What you need to do ▸ The lines to be copied are those below that contain "quantify".

Stored data ▸
********************
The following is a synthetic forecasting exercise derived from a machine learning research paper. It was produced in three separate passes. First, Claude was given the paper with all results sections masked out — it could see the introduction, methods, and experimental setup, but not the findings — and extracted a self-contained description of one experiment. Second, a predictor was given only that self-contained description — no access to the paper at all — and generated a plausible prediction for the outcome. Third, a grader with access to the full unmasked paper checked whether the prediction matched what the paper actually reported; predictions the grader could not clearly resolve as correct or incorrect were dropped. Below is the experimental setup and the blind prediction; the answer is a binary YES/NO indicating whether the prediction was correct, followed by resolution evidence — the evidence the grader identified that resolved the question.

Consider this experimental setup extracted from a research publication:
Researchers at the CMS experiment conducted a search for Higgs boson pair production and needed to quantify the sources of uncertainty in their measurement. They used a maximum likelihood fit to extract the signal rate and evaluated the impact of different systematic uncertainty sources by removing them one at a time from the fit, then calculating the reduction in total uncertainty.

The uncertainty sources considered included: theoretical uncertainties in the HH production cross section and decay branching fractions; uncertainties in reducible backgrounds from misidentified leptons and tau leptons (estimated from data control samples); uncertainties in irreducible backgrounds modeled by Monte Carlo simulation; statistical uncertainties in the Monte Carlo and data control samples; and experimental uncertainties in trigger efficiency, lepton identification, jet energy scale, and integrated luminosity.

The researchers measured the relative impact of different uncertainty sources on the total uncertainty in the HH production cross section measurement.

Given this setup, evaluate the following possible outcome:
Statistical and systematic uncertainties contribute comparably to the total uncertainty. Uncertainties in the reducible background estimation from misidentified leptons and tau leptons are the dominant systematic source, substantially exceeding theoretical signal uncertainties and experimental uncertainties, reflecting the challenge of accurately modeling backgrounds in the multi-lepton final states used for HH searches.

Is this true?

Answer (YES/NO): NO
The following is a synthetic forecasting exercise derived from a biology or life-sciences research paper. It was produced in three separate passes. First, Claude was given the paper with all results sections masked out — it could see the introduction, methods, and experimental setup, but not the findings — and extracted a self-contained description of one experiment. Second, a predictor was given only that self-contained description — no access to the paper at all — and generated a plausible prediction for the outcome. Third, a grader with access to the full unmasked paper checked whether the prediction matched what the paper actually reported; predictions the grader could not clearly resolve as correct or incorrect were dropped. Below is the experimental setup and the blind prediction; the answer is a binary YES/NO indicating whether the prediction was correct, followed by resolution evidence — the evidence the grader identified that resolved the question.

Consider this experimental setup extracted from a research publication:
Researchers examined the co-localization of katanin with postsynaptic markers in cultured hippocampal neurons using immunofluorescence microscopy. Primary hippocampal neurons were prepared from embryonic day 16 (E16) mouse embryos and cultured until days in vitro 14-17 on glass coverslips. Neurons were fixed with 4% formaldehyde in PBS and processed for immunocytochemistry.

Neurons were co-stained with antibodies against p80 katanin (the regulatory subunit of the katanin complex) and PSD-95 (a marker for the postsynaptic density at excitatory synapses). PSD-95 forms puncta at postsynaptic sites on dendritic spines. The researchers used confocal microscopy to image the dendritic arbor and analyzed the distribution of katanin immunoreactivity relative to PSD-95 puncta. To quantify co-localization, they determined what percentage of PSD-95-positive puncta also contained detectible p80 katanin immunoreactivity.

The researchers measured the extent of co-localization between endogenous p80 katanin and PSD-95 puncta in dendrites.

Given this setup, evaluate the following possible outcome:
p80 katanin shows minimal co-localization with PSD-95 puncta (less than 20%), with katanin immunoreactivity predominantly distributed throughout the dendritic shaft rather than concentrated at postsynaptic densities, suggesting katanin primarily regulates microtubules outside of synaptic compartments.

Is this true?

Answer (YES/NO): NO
********************
Your solution ▸
Researchers at the CMS experiment conducted a search for Higgs boson pair production and needed to quantify the sources of uncertainty in their measurement. They used a maximum likelihood fit to extract the signal rate and evaluated the impact of different systematic uncertainty sources by removing them one at a time from the fit, then calculating the reduction in total uncertainty.
Neurons were co-stained with antibodies against p80 katanin (the regulatory subunit of the katanin complex) and PSD-95 (a marker for the postsynaptic density at excitatory synapses). PSD-95 forms puncta at postsynaptic sites on dendritic spines. The researchers used confocal microscopy to image the dendritic arbor and analyzed the distribution of katanin immunoreactivity relative to PSD-95 puncta. To quantify co-localization, they determined what percentage of PSD-95-positive puncta also contained detectible p80 katanin immunoreactivity.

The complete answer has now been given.